Continue the text below describing José Frau's painting of a woman gathering her hair before a mirror, starting after its final sentence.

-------- Source document --------

Signed and dated in the lower left corner.
Measurements: 85 x 126 cm; 98 x 139 cm (frame).
José Frau flirted with different avant-garde movements, feeling especially close to expressionism, as is evident in this painting in which a woman is gathering her hair in front of a small mirror hanging on the wall. Far from being a Venus, as the ironic title announces, she is a girl whose humble origins can be guessed by the disheveled and spartan appearance of her room. The scene is resolved with an impetuous stroke. The lush body seems carved in wood, chiseled in ebony. His dark skin harmonizes with the blue-green walls and the red bedspread.

-------- Recorded data --------

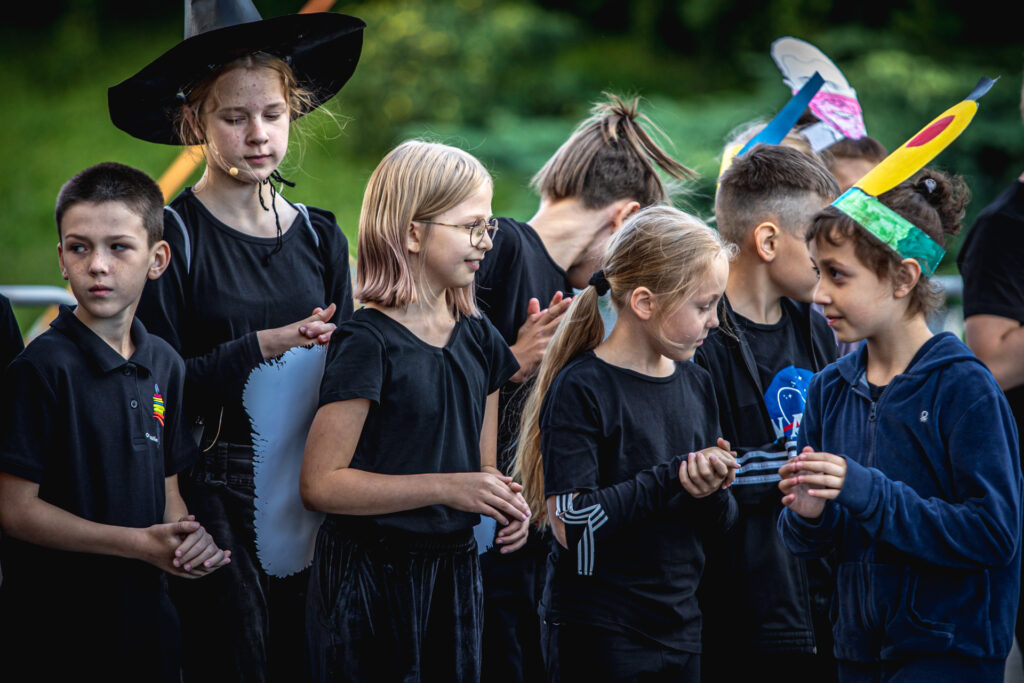 Zdjęcie. Grupa uczestników Lata w teatrze stoi na letniej scenie KCK w rzędach. Jedna z dziewczynek stoi przodem do nich.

--------

## Task result
José Frau began his training with Antonio de la Torre and Eugenio Hermoso, and then entered the San Fernando School of Fine Arts, where he was taught by José Muñoz de Degrain. From 1917 he became known through the National Exhibitions of Fine Arts, being awarded the third medal in 1924, second in 1932 and first in 1943. He held his first individual exhibition, in the Layetanas Galleries in Barcelona, and in 1925 he was one of the participants in the exhibition of the Society of Iberian Artists, with which he also exhibited at the Jeu de Paume in Paris in 1936. Previously, Frau had also shown his work in the exhibitions of Spanish artists organized by the Carnegie Institute of Pittsburg in 1933 and 1935. From the 1940s he lived in Buenos Aires, Montevideo and Mexico, before finally returning to Spain in 1946. He is currently represented in the Novacaixa Foundation of Galicia, the Museo Nacional Centro de Arte Reina Sofia in Madrid, the Museum of Huelva, the Castrelos of Vigo and other collections, both public and private. Stylistically, he began with figurative works, evolving from 1930 to a post-impressionist style to later focus on landscapes with figures, recreated in magical and fantastic environments. In his later works he used a Fauvist chromatism with a predominance of greens, blues, earths and blacks in great contrast, showing, at the same time, a progressive stylization, with the human figure ceasing to have the prominence he had given it in his previous paintings.